▶ Supplied passage
It brought to mind an old Providence, Rhode Island, answer to a difficult question, “What do you want, the truth, or a lie . . . ?”

Having spent my life in the theatre, I knew that people could be formed into an audience, that is, a group which surrenders for two hours, part of its rationality, in order to enjoy an illusion.

As I began reading and thinking about politics I saw, to my horror, how easily people could also assemble themselves into a mob, which would either attract or be called into being by those who profited from the surrender of reason and liberty—and that these people are called politicians. My question, then, was, that as we cannot live without Government, how must we deal with those who will be inclined to abuse it—the politicians and their manipulators? The answer to that question, I realized, was attempted in the U.S. Constitution—a document based not upon the philosophic assumption that people are basically good, but on the tragic confession of the opposite view.

I examined my Liberalism and found it like an addiction to roulette. Here, though the odds are plain, and the certainty of loss apparent to anyone with a knowledge of arithmetic, the addict, failing time and again, is convinced he yet is graced with the power to contravene natural laws. The roulette addict, when he inevitably comes to grief, does not examine either the nature of roulette, or of his delusion, but retires to develop a new system, and to scheme for more funds.

The great wickedness of Liberalism, I saw, was that those who devise the ever new State Utopias, whether crooks or fools, set out to bankrupt and restrict not themselves, but others. 3

I saw that I had been living in a state of ignorance, accepting an unexamined illusion and calling it “compassion,” but that there were those brave enough to work their way through the prevailing slogans of their time, and reason toward a consistent, practicable understanding of human relations. To these, politics was not the manipulation of the ignorant and undecided, but the dedication to the defense and implementation of just, first principles, for example, those of the United States Constitution.

I saw that to proclaim these beliefs in individual freedom, in individual liberty, and in the inevitable evil of surrender of powers to the State, was, in the general population, difficult, and in the Liberal environment, literally impossible, but yet men and women of courage devoted their lives and energies to doing so, undeterred not only by scorn but by despair. 4

I will now quote two Chicago writers on the subject, the first, William Shakespeare, who wrote “Truth’s a dog must to kennel; he must be whipped out, when Lady the brach may stand by the fire and stink”; the second, Ernest Hemingway, “Call ’em like you see’em and to hell with it.”

▶ Information provided

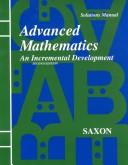 Cover of Advanced Mathematics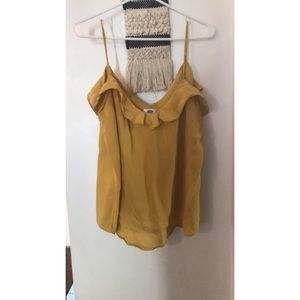 Old Macy mustard tank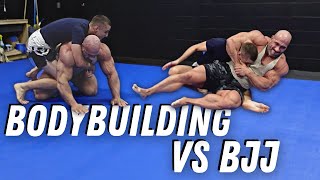 300lbs BODYBUILDER VS BJJ BLACK BELT [upl. by Shelbi]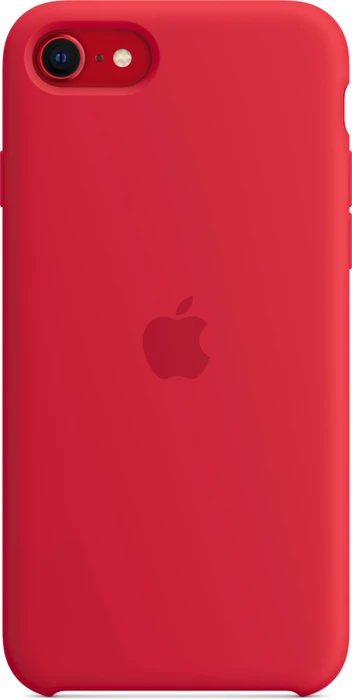 Apple Silikon Case für iPhone SE (2022) (PRODUCT)RED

▶ Directive 1
From the passage on politics and Liberalism above, transcribe the text between "Having spent my" and "the opposite view.", inclusive.
▶ Directive 2
Answer these questions using the passage on politics and Liberalism above:
(a) From which city does the old answer quoted at the start of the passage come?
(b) For how long does a theatre audience give up part of its rationality?
(c) To what addiction does the writer compare Liberalism?
▶ Directive 3
Resume the passage on politics and Liberalism, beginning right after its final sentence.

▶ Response area 1
Having spent my life in the theatre, I knew that people could be formed into an audience, that is, a group which surrenders for two hours, part of its rationality, in order to enjoy an illusion.

As I began reading and thinking about politics I saw, to my horror, how easily people could also assemble themselves into a mob, which would either attract or be called into being by those who profited from the surrender of reason and liberty—and that these people are called politicians. My question, then, was, that as we cannot live without Government, how must we deal with those who will be inclined to abuse it—the politicians and their manipulators? The answer to that question, I realized, was attempted in the U.S. Constitution—a document based not upon the philosophic assumption that people are basically good, but on the tragic confession of the opposite view.

▶ Response area 2
(a) Providence, Rhode Island.
(b) Two hours.
(c) An addiction to roulette.

▶ Response area 3
3

CULTURE, SCHOOL SHOOTINGS, THE AUDIENCE, AND THE ELEVATOR

Culture predates society, as it evolves before consciousness.

Consider, Friedrich Hayek writes, an unwritten law that is universally accepted and practiced and that both predates and gives rise to verbal codification: in a potentially violent altercation, the party nearest his opponent’s home will withdraw.

The Culture, of a country, a family, a religion, a region, is a compendium of these unwritten laws worked out over time through the preconscious adaptations of its members—through trial and error. It is, in its totality, “the way we do things here.” It is born of the necessity of humans getting along. It does not come into being because of the inspiration, nor because of the guidance, of any individual or group, but it evolves naturally: those things which work are adopted, those which do not, discarded. This evolution has been referred to as “social Darwinism,” but, as Hayek teaches, it is not. Darwin observed that the individuals of a species which were better fitted to their environment throve and interbred, thus strengthening their particular adaptation. Those without the effective adaptation died out.

But the evolution of a culture takes place not through the disappearance of those lacking a beneficial adaptation and the interbreeding of its possessors, but through imitation . That culture which has discovered a beneficial adaptation is imitated by those cultures which perceive its worth—the possessors and nonpossessors of an adaptation do not compete on this basis—all may adopt the beneficial behavior and thrive.